Attività in Italia e sede in Bulgaria per non pagare le tasse. E’ l’accusa nei confronti di un’azienda finita nella rete della Guardia di Finanza di Piacenza.

L’attività ispettiva ha riguardato una società operante nel settore delle prestazioni di servizi ad industrie petrolifere, con sede formalmente dichiarata in Bulgaria ma che sarebbe stata gestita in Italia, dove svolge l’effettiva attività economica.

L’impresa, sottoposta a verifica fiscale, si sarebbe avvalsa per gli adempimenti formali da assolvere in Bulgaria di una società fiduciaria di tale paese, che avrebbe fornito anche la figura preposta a fungere da rappresentante legale. Uno stratagemma adottato – secondo le indagini delle Fiamme Gialle piacentine – con l’unico intento di non pagare le tasse in Italia: avrebbe consentito, negli anni che vanno dal 2012 al 2016, di occultare al Fisco italiano ricavi per quasi 8 milioni di euro ed Iva dovuta per circa 1,4 milioni.
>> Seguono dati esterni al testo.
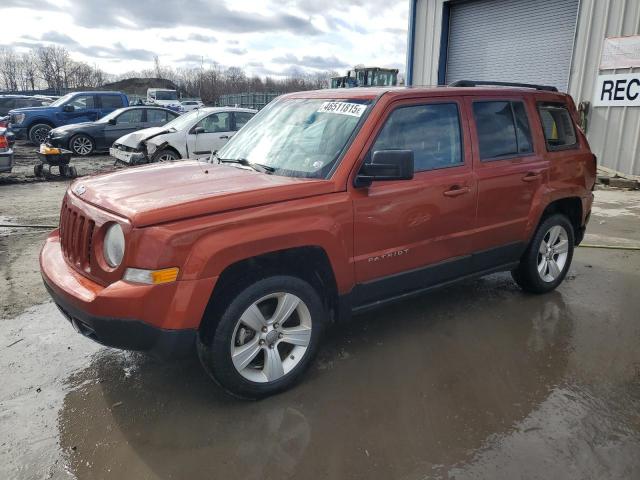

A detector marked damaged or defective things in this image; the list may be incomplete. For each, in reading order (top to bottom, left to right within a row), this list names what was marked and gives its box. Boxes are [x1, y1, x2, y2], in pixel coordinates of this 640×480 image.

damaged blue suv [9, 91, 127, 144]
L’attività investigativa è partita da precedenti indagini di polizia giudiziaria, coordinate dalla Procura della Repubblica di Piacenza, nel corso delle quali, a seguito di perquisizioni e intercettazioni telefoniche e telematiche – riferiscono gli inquirenti – sono stati acquisiti elementi che hanno consentito di qualificare come “esterovestita” l’azienda verificata: “Ovvero – viene spiegato – una società di fatto residente nel territorio nazionale che dichiara fittiziamente di avere la sede all’estero per poter usufruire di un regime fiscale e, nel caso specifico, anche contributivo, molto più vantaggiosi”.

L’entità delle imposte evase hanno fatto scattare, a carico dell’amministratore, la denuncia per il reato di omessa dichiarazione, finalizzata all’evasione delle imposte sui redditi e dell’Iva, con contestuale richiesta di sequestro “per equivalente” per quasi due milioni di euro.

“Continua senza sosta – sottolineano dal Comando provinciale delle Fiamme Gialle – l’azione di controllo della guardia di finanza per scoprire fenomeni evasivi, anche internazionali, al fine di garantire la leale concorrenza tra le imprese del territorio e l’equità nella ripartizione della tassazione”.